En matière d’énergie primaire, le mix énergétique de demain se joue aujourd’hui : à l’horizon 2040, le gaz et les énergies renouvelables devraient se développer, au détriment du pétrole et du charbon, tandis que le nucléaire resterait stable dans le mix mondial. Parallèlement, l’efficacité énergétique se développera.
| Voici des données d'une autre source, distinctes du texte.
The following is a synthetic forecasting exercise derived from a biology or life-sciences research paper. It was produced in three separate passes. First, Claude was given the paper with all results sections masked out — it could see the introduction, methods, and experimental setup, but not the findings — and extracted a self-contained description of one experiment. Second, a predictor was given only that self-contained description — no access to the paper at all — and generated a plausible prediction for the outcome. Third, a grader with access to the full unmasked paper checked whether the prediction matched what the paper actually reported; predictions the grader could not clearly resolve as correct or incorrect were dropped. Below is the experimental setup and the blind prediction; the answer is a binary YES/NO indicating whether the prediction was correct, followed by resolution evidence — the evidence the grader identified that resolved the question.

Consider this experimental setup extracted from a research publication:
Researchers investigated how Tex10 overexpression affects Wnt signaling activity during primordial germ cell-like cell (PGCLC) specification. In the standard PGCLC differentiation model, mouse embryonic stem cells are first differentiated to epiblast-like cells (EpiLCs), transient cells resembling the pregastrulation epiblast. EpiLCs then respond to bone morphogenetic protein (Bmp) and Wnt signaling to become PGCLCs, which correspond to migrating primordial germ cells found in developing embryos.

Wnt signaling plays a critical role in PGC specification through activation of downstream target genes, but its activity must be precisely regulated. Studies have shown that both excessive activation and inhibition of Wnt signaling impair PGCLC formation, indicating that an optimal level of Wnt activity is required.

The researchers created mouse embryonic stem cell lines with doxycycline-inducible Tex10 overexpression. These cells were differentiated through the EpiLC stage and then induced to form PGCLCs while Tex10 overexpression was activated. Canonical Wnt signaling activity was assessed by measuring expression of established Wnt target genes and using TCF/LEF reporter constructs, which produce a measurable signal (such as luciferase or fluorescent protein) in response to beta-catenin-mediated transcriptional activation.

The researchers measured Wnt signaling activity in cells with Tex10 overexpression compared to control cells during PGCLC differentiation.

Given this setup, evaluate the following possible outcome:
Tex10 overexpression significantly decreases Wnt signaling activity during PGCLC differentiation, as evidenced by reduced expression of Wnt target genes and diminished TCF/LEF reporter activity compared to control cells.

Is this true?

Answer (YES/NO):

Ce changement majeur s’accélère actuellement comme l’illustre l’Agence internationale de l’énergie avec la baisse plus rapide qu’anticipé des coûts des technologies bas carbone : depuis 2010, les coûts du solaire photovoltaïque ont baissé de 70%, ceux de l’éolien de 25% et ceux des batteries de 40%.

DIGITALISATION

La mise en place de réseaux électriques digitaux, intégrant capteurs et logiciels, se révèle incontournable pour réussir à intégrer une part plus importante d’énergies renouvelables par nature intermittentes et décentralisées. Au-delà des réseaux, des modèles d’affaires liés à l’exploitation des données générées par des produits communicants se développent et devraient à terme modifier en profondeur les marchés de l’énergie. Si les acteurs du monde des data centers, des réseaux et de l’industrie communiquent largement sur leur transformation, la rentabilité réelle de ces activités reste à confirmer. Ce mouvement se joue sur moyen et long terme, et le déploiement de la 5G, en facilitant la transmission des données, devrait aider à la mise en œuvre effective de ces technologies.

RECONFIGURATION

Les acteurs économiques adaptent leurs stratégies à ce nouvel environnement. Du côté des pétroliers, Total a ainsi procédé à des acquisitions importantes dans le photovoltaïque, le stockage et l’électricité, devenant un concurrent d’EDF. Les producteurs d’énergie Engie et EDF affichent désormais les renouvelables et les services énergétiques comme un axe stratégique de leur développement.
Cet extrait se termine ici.